Municipales 2026 : Le PS critique LFI pour éviter une alliance au second tour

Municipales 2026 : Le PS critique LFI pour éviter une alliance au second tour

09.03.2026 08:07
2 min de lecture

La bataille s’intensifie à l’approche du premier tour des élections municipales. Le Parti socialiste (PS) redouble d’efforts pour maximiser le nombre de ses candidats au second tour, en se concentrant particulièrement sur son aile gauche. Les attaques à l’encontre de Jean-Luc Mélenchon se multiplient, afin de réduire les risques d’alliances potentielles avec La France Insoumise (LFI) pour remporter les élections, rapporte TopTribune.
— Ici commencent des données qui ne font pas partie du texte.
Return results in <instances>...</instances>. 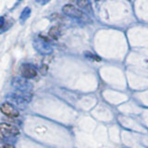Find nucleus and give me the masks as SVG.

Les critiques ont d’abord été formulées par Olivier Faure, le premier secrétaire du PS, qui a qualifié le leader de LFI d’« illusion » qui « dessert la cause » de la gauche dans une interview accordée au Parisien dimanche dernier. Il l’a accusé d’avoir « renoué avec des tropes antisémites qu’on pensait inimaginables à gauche », en se moquant des patronymes juifs « Epstein » et « Glucksmann ».
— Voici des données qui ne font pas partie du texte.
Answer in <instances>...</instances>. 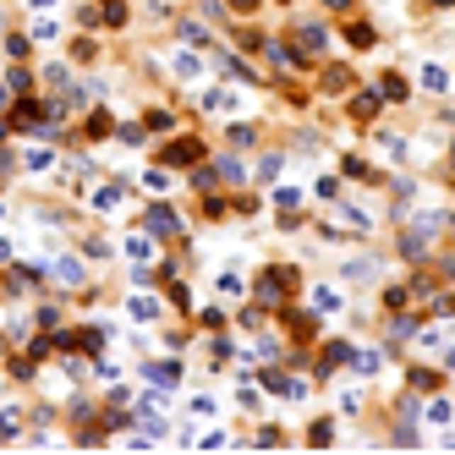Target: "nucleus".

Olivier Faure a précisé qu’il ne voulait pas stigmatiser les électeurs de LFI « qui ont suivi sincèrement le mouvement et ne se sentent pas coresponsables des dérives de son leader », les incitant à se tourner vers les candidats socialistes. « Je leur dis que nous défendons la justice sans renier nos valeurs », a-t-il déclaré.

La barre des 10 % comme objectif

L’objectif du PS est de faire passer LFI en dessous des 10 % nécessaires pour se maintenir au second tour, afin d’éviter toute obligation d’accords avec des Insoumis jugés toxiques par une partie de l’électorat de gauche.

Cependant, les socialistes, qui ont refusé tout accord national pour ces élections, se retrouvent dans une posture délicate. Ils doivent attirer des électeurs plus radicaux, essentiels pour leurs succès, tout en préservant le soutien des électeurs de centre-gauche qui pourraient fuir une liste intégrant des Insoumis.

Jérôme Guedj, député PS, a exprimé sur Radio J dimanche dernier un appel au « vote utile des électeurs de gauche » pour les listes non mélenchonistes dès le 15 mars, afin de « leur permettre de ne pas être dépendants du score de LFI ». Toute alliance avec LFI au second tour serait, selon l’ancien président François Hollande, une « compromission », et « une partie de nos électeurs ne nous suivraient pas ».

Une situation pas isolée

À Paris, un sondage Elabe/Berger-Levrault pour BFMTV, Le Figaro et La Tribune Dimanche prédit que le candidat socialiste Emmanuel Grégoire pourrait l’emporter au second tour contre la candidate des Républicains, Rachida Dati, sauf en cas de triangulaire avec l’Insoumise Sophia Chikirou.

À Marseille, le maire sortant Benoît Payan, soutenu par le PS, est au coude à coude avec le Rassemblement national (RN) au second tour. Il se trouve en danger réel si le candidat Insoumis Sébastien Delogu, crédité d’environ 14 %, maintient sa candidature. Benoît Payan a fait appel à lui pour qu’il se retire dans l’entre-deux tours, afin d’éviter que la ville ne tombe aux mains de l’extrême droite, un appel que l’Insoumis a refusé.

Selon un sondage OpinionWay-SFIL pour Les Echos et Radio Classique, 50 % des sympathisants du PS rejettent l’idée d’une alliance avec LFI, tandis que 49 % y sont favorables.